- **Task to complete**
Starting at the line that contains "What is the distance that" and running through the end of the listing, rewrite every line, requests included, with each distance in millimeters in the answers scaled by 0.7 and rounded to a whole number, halves rounded up.
* Start Working data *
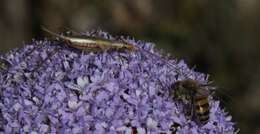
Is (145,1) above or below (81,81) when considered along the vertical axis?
above

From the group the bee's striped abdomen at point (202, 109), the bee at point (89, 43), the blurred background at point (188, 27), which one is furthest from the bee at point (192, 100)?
the blurred background at point (188, 27)

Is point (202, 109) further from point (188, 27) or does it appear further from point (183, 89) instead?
point (188, 27)

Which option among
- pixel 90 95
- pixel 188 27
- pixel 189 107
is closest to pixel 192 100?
pixel 189 107

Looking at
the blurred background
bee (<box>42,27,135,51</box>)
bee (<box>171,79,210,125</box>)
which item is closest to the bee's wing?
bee (<box>171,79,210,125</box>)

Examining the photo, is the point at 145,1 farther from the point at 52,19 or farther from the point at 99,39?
the point at 99,39

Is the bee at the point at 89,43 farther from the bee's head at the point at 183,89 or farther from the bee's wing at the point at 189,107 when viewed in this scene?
Answer: the bee's wing at the point at 189,107

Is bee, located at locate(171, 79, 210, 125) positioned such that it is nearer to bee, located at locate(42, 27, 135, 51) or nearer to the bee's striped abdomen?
the bee's striped abdomen

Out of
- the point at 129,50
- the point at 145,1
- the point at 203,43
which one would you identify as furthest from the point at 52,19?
the point at 129,50
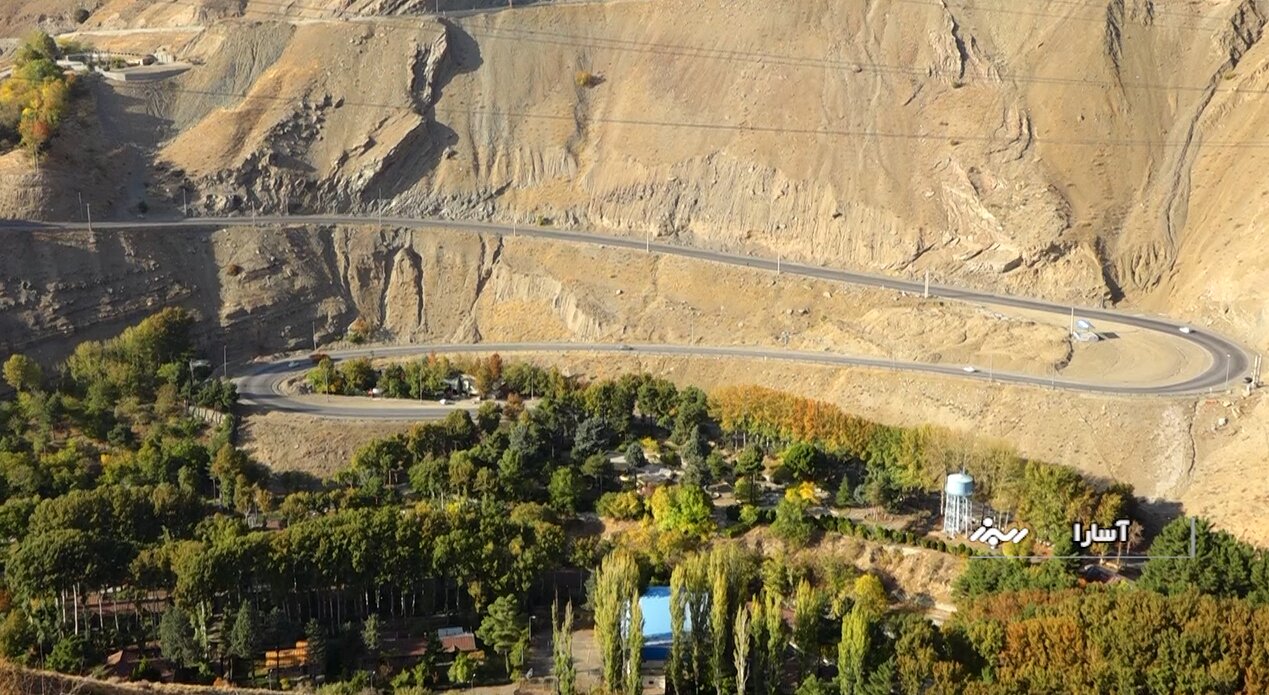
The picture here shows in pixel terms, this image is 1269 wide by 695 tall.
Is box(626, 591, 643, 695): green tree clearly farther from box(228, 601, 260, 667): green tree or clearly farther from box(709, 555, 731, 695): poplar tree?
box(228, 601, 260, 667): green tree

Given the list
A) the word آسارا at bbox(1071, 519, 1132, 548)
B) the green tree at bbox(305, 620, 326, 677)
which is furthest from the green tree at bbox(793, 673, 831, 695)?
the green tree at bbox(305, 620, 326, 677)

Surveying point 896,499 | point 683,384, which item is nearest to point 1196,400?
point 896,499

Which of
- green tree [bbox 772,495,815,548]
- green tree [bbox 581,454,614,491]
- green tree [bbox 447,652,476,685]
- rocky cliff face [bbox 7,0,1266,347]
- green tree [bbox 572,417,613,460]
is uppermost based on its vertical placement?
rocky cliff face [bbox 7,0,1266,347]

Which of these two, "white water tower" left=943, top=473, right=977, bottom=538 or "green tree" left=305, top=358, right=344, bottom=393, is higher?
"green tree" left=305, top=358, right=344, bottom=393

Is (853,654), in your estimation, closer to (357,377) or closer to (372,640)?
(372,640)

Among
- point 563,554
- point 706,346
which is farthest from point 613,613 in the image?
point 706,346

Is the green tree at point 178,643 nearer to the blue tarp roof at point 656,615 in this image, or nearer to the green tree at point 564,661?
the green tree at point 564,661
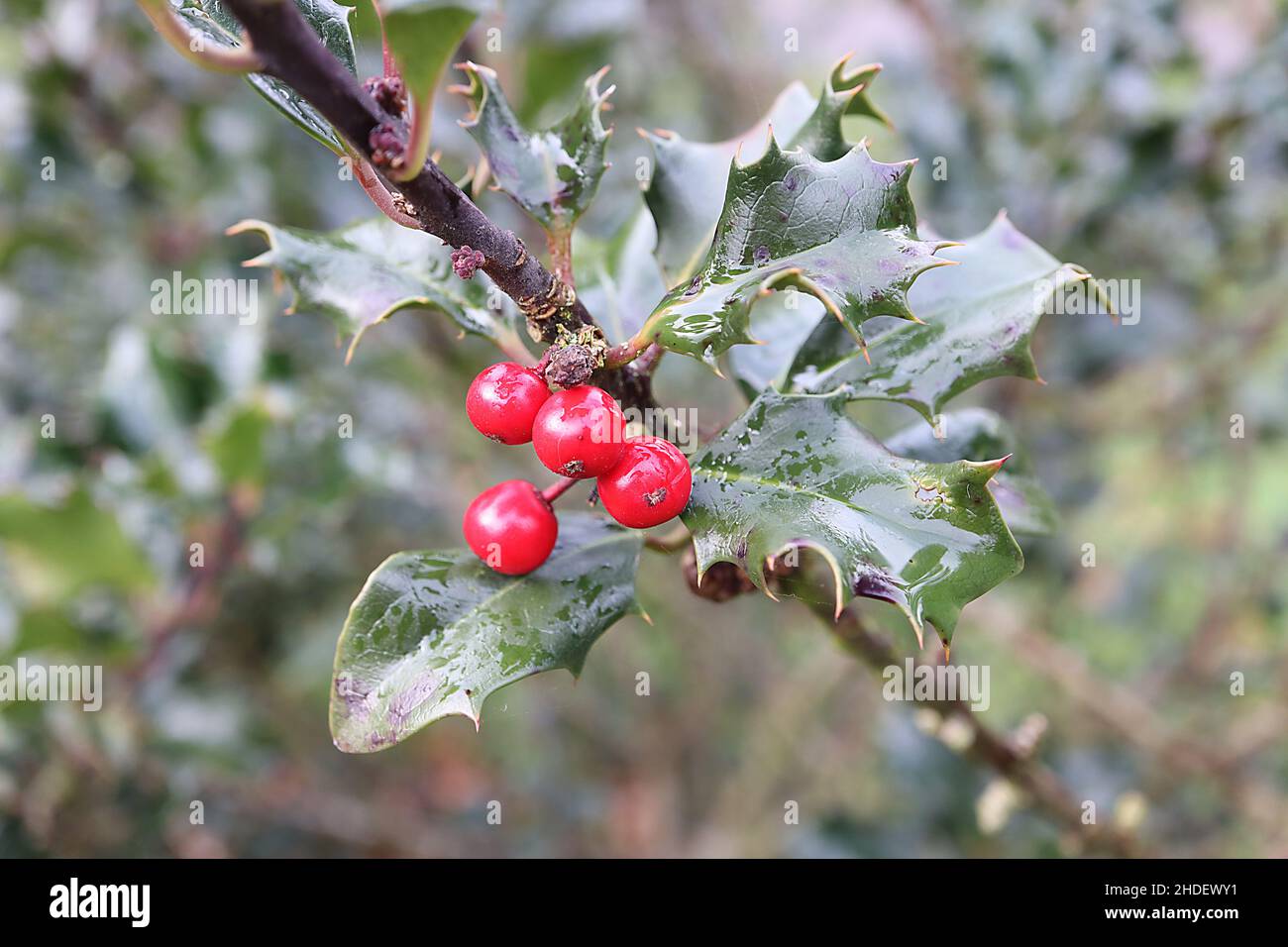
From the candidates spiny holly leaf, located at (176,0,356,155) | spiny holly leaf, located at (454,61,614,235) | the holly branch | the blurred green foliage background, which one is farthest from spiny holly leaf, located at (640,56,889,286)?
the blurred green foliage background

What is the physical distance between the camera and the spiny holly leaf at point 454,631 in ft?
2.45

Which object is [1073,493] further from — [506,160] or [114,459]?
[114,459]

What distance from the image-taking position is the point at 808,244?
712 mm

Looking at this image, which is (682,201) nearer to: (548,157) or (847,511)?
(548,157)

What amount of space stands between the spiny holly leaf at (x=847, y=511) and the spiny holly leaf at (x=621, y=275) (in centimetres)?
24

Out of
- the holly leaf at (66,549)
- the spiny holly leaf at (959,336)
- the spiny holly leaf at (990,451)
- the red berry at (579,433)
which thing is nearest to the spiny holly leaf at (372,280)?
the red berry at (579,433)

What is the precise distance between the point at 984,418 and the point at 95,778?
78.5 inches

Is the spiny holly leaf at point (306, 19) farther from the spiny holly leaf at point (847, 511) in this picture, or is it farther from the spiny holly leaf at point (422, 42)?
the spiny holly leaf at point (847, 511)

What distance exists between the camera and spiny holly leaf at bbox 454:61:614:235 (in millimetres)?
809

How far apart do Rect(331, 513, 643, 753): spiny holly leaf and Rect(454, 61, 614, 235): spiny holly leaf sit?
0.33 m

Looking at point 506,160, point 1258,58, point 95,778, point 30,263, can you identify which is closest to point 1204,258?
point 1258,58

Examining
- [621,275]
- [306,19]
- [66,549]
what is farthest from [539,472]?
[306,19]

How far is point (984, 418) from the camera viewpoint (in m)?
1.03

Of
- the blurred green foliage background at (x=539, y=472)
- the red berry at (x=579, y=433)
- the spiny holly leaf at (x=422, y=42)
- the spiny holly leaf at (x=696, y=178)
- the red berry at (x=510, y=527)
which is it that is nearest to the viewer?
the spiny holly leaf at (x=422, y=42)
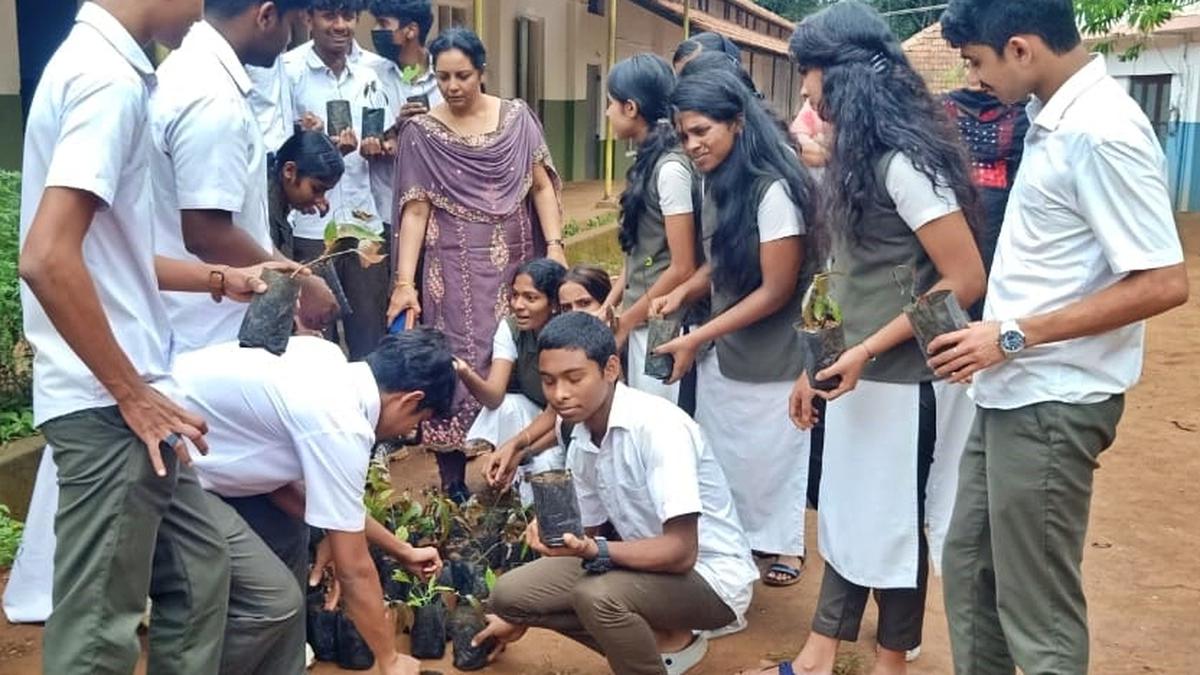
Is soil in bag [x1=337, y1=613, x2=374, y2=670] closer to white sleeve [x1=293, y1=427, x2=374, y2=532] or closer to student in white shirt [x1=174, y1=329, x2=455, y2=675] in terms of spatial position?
student in white shirt [x1=174, y1=329, x2=455, y2=675]

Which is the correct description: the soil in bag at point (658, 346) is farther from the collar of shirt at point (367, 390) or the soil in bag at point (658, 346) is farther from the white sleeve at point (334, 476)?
the white sleeve at point (334, 476)

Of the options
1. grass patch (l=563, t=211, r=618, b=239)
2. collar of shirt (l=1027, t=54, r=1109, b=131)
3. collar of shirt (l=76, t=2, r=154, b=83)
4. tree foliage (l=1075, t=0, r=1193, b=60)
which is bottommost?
grass patch (l=563, t=211, r=618, b=239)

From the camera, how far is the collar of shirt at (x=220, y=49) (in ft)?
9.49

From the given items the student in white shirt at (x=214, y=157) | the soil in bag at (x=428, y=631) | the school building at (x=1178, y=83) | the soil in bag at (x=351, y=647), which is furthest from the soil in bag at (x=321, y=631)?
the school building at (x=1178, y=83)

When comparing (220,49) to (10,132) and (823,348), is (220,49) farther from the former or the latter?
(10,132)

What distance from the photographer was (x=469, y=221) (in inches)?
189

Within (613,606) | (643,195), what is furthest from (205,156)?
(643,195)

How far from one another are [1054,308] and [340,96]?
10.9 ft

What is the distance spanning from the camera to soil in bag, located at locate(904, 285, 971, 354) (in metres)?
2.46

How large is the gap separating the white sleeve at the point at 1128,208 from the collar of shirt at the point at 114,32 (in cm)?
172

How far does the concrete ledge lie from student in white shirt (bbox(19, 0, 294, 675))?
2.15 meters

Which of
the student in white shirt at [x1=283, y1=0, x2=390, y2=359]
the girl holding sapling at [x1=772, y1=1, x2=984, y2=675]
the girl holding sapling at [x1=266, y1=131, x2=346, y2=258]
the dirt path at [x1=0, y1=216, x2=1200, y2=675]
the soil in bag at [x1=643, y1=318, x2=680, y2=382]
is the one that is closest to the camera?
the girl holding sapling at [x1=772, y1=1, x2=984, y2=675]

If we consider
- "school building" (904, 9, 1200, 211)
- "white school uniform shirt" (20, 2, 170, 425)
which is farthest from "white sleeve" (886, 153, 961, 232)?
"school building" (904, 9, 1200, 211)

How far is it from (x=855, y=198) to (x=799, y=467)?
1.12 meters
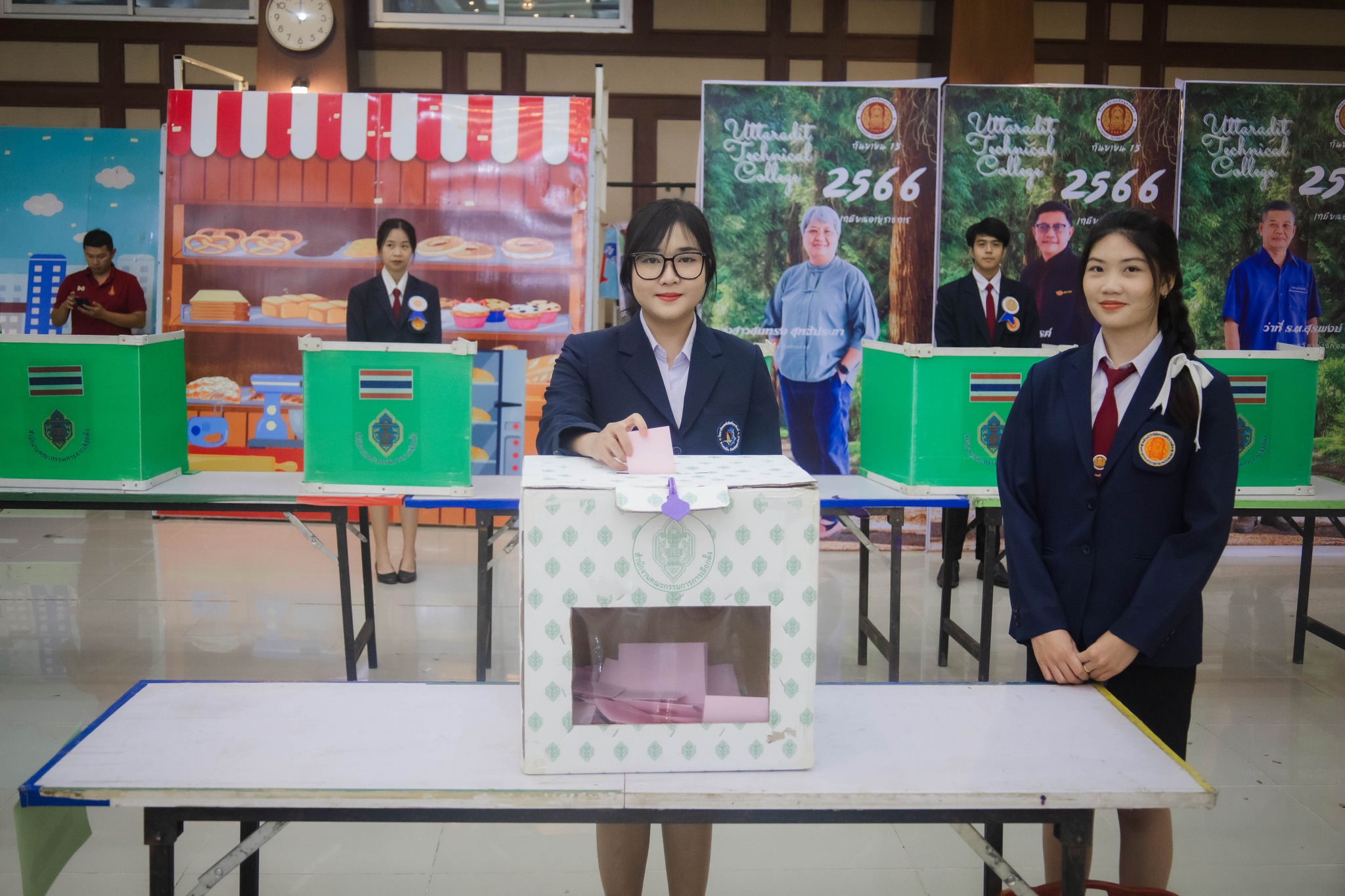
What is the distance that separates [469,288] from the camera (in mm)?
6266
* End Working data *
- **Response to the task**
What is the distance that separates [469,288] from the camera (in mm)?
4386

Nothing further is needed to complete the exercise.